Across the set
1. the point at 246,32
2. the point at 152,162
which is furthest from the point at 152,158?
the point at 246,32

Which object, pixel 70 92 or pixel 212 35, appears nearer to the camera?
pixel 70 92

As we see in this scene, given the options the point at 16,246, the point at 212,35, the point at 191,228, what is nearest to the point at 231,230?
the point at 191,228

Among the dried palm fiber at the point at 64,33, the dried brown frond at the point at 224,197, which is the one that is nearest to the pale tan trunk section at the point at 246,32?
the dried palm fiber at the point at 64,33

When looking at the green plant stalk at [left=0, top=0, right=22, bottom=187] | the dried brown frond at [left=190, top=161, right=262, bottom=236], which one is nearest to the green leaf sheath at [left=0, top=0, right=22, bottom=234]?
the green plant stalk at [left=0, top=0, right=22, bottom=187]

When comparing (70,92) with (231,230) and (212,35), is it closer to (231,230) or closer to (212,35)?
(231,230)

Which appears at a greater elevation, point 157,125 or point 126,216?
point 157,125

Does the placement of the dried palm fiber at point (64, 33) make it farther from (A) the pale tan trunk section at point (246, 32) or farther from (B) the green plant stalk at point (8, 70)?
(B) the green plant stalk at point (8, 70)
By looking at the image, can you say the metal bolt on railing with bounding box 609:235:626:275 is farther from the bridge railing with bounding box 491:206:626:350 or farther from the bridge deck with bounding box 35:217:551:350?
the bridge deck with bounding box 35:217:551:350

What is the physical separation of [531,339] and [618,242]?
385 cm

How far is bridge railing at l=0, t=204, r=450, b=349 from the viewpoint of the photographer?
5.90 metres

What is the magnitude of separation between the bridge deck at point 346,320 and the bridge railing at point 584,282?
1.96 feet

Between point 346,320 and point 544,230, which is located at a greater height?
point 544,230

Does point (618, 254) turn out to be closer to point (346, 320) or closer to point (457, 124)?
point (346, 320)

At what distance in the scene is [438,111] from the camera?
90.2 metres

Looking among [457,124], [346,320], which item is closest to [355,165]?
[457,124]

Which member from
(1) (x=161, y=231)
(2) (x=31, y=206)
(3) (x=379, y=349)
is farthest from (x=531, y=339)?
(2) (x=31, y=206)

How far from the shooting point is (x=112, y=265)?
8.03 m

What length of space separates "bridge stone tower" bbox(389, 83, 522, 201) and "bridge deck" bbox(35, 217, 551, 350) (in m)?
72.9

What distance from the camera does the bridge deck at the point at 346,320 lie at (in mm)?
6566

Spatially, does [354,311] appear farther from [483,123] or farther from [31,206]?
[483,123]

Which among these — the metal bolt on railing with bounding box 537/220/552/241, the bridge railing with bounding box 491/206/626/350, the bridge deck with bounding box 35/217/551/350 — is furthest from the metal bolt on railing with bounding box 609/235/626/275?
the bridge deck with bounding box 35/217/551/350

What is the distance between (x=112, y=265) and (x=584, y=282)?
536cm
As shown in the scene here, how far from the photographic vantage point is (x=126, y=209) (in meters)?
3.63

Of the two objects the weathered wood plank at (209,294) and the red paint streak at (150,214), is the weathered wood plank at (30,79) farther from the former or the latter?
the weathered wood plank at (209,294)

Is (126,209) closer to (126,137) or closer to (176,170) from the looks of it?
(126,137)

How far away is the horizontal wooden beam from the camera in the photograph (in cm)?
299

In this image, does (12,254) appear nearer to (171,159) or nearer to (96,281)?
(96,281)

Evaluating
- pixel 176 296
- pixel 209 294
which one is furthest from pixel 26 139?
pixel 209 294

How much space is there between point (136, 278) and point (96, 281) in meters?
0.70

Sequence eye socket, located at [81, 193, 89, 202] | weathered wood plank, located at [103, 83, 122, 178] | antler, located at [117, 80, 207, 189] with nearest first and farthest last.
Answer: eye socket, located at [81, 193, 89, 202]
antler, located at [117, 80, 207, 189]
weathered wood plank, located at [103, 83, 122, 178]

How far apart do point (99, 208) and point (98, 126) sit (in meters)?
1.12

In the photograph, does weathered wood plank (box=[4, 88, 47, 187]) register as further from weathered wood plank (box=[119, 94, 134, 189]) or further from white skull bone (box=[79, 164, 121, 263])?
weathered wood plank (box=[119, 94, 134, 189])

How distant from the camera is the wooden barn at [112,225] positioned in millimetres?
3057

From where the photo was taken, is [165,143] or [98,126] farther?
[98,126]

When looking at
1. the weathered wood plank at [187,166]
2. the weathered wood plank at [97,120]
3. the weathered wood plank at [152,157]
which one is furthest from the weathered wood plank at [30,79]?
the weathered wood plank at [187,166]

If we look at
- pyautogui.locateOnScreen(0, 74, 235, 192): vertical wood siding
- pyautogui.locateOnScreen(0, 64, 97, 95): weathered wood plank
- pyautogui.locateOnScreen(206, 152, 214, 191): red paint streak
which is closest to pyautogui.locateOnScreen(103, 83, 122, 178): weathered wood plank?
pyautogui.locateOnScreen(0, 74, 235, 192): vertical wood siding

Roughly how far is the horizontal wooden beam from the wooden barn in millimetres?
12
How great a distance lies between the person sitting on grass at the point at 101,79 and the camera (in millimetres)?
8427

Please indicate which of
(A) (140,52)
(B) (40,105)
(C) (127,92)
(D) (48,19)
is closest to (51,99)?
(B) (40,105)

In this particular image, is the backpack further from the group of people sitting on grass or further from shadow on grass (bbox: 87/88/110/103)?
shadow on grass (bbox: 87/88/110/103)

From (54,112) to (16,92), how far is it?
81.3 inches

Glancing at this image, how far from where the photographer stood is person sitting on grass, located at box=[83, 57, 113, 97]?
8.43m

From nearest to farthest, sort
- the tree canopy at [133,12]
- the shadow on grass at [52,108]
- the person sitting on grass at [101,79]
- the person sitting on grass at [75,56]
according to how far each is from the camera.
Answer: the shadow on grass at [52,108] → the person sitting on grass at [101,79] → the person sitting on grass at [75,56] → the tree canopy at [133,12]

- - - - -

▸ **WHAT YOU WILL DO**
Give back the lines of the listing from the one with "Please indicate which of" through the end, both included, exactly as written and with nothing added.

▸ **WRITTEN RESPONSE**
Please indicate which of
(A) (140,52)
(B) (40,105)
(C) (127,92)
(D) (48,19)
is closest to (51,99)?
(B) (40,105)

In this particular image, is the backpack further from the group of people sitting on grass or further from shadow on grass (bbox: 87/88/110/103)?
shadow on grass (bbox: 87/88/110/103)

From (54,112) to (16,92), how far is it?
81.3 inches

Glancing at this image, how far from where the photographer stood is person sitting on grass, located at box=[83, 57, 113, 97]?
8.43m

From nearest to farthest, sort
- the tree canopy at [133,12]
- the shadow on grass at [52,108]
- the person sitting on grass at [101,79]
- the person sitting on grass at [75,56]
according to how far each is from the camera.
Answer: the shadow on grass at [52,108] → the person sitting on grass at [101,79] → the person sitting on grass at [75,56] → the tree canopy at [133,12]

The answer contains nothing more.